The Corporation intends to use the proceeds from this private placement for general working capital purposes. The completion of the private placement is subject to final TSX Venture Exchange approval.

An insider of the Corporation subscribed for 100,000 Debenture Units. The Corporation has determined that there are exemptions available from the various requirements of the TSX Venture Policy 5.9 and Multilateral Instrument 61-101 for the issuance of these Debenture Units (Formal Valuation - Issuer Not Listed on Specified Markets; Minority Approval - Fair Market Value Not More Than 25% of Market Capitalization).

The Corporation also announces that the financial statements and MD&A for the three months ended March 31, 2012 are now available on SEDAR.

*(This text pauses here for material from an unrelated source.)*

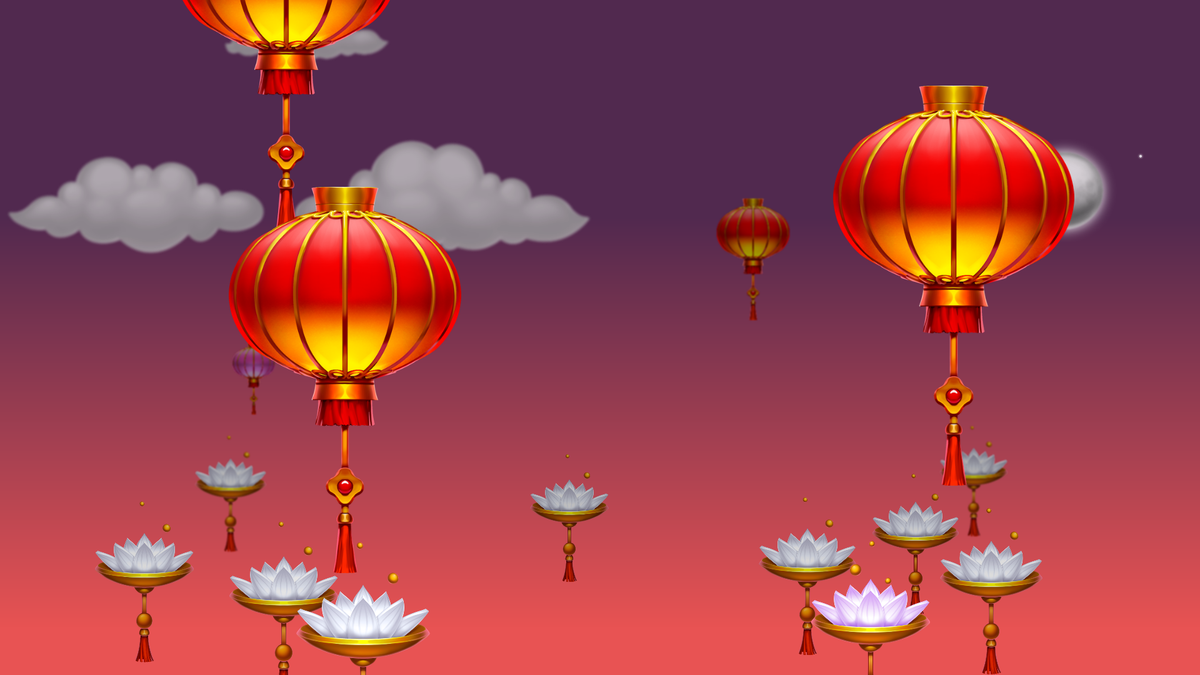 Mooncakes: Happy Mid Autumn Festival 2022 #2666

The Board of Directors continues to review strategic alternatives and business opportunities available to the Corporation. This process includes but is not limited to the entry into the oil and gas exploration, development and production business. At this time, the Board of Directors has identified one business opportunity that is being investigated and a decision on this opportunity should be made in the third quarter.

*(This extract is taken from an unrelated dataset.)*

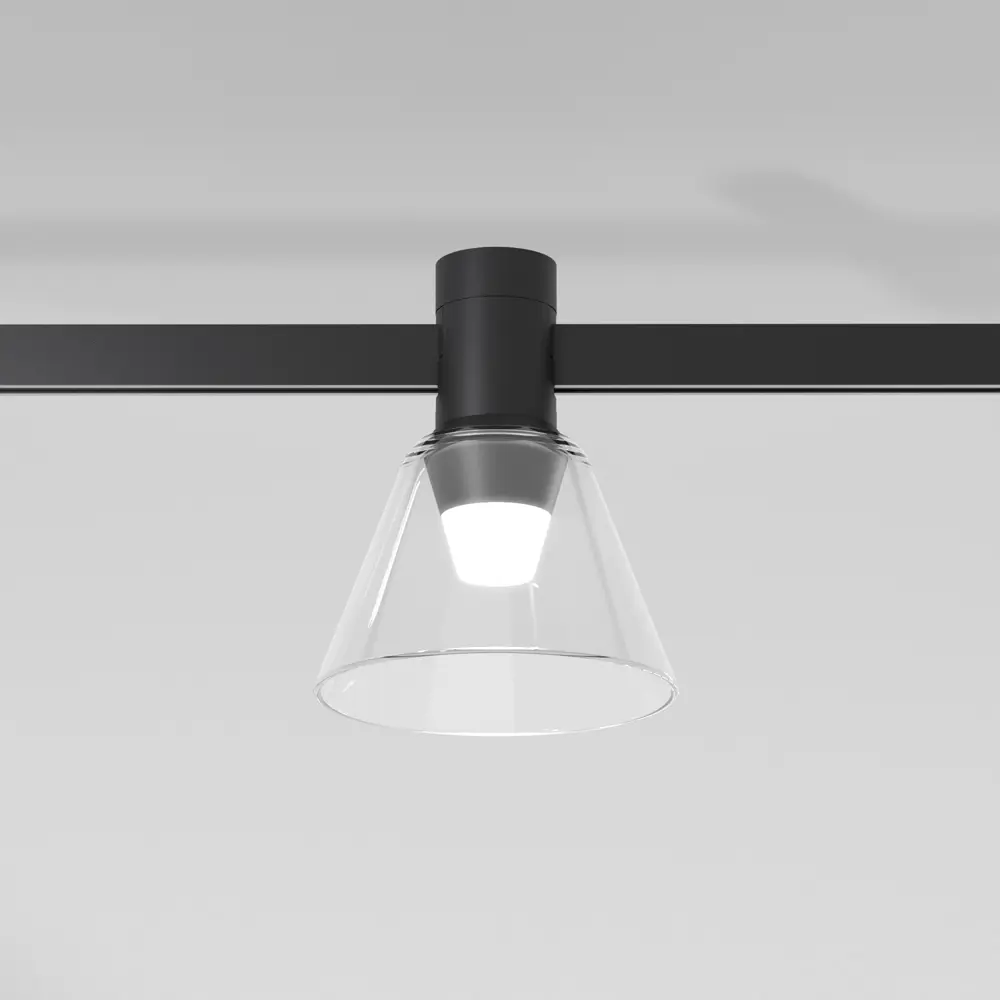 Фото 3 Трековый светильник спот светодиодный Elektrostandard A065419 3 Вт 1 м² цвет черный Фото 3 Трековый светильник спот светодиодный Elektrostandard A065419 3 Вт 1 м² цвет черный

Currently, the Company is not actively pursuing contracts in the drilling business. In 2011, the Company incurred a significant loss of $1.5 million and since commencing drilling operations in December 2008, the Company has incurred cumulative losses of approximately $5.3 million related to drilling operations. The outlook for 2012 drilling appears to be somewhat pessimistic in light of global economic news. At best, the financial markets for the junior mining companies appear to be volatile and for some companies, the raising of funds would appear to be near impossible. The Company has decided to reduce costs to the extent possible in the drilling business and continue to evaluate as economic factors change.

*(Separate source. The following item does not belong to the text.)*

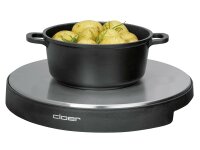 CLOER Warmhalteplatte rund 6718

This news release does not constitute an offer to sell or a solicitation of an offer to buy any of the securities in the United States. The offered securities mentioned in this press release will not be registered under the United States Securities Act of 1933, as amended (the "U.S. Securities Act") and may not be offered or sold within the United States or to, or for the account or benefit of U.S. persons except in certain transactions exempt from the registration requirements of the U.S. Securities Act.

This news release shall not constitute an offer to sell or the solicitation of an offer to buy any securities in any jurisdiction.

This press release contains forward-looking statements and forward-looking information within the meaning of applicable securities laws. The use of any of the words "expect", "anticipate", "continue", "estimate", "may", "will", "should", "believe", "plans", "intends" and similar expressions are intended to identify forward-looking information or statements. All statements included herein, other than statements of historical fact, constitute forward-looking information and such information involves various risks and uncertainties. There can be no assurance that such information will prove to be accurate, and actual results and future events could differ materially from those anticipated in such information. A description of certain assumptions used to develop such forward-looking information and a description of risk factors that may cause actual results to differ materially from forward-looking information can be found in the Corporation's disclosure documents on the SEDAR website at [ www.sedar.com ]. The Corporation does not undertake to update any forward-looking information except in accordance with applicable securities laws.

NEITHER TSX VENTURE EXCHANGE NOR ITS REGULATION SERVICES PROVIDER (AS THAT TERM IS DEFINED IN THE POLICIES OF THE TSX VENTURE EXCHANGE) ACCEPTS RESPONSIBILITY FOR THE ADEQUACY OR ACCURACY OF THIS RELEASE.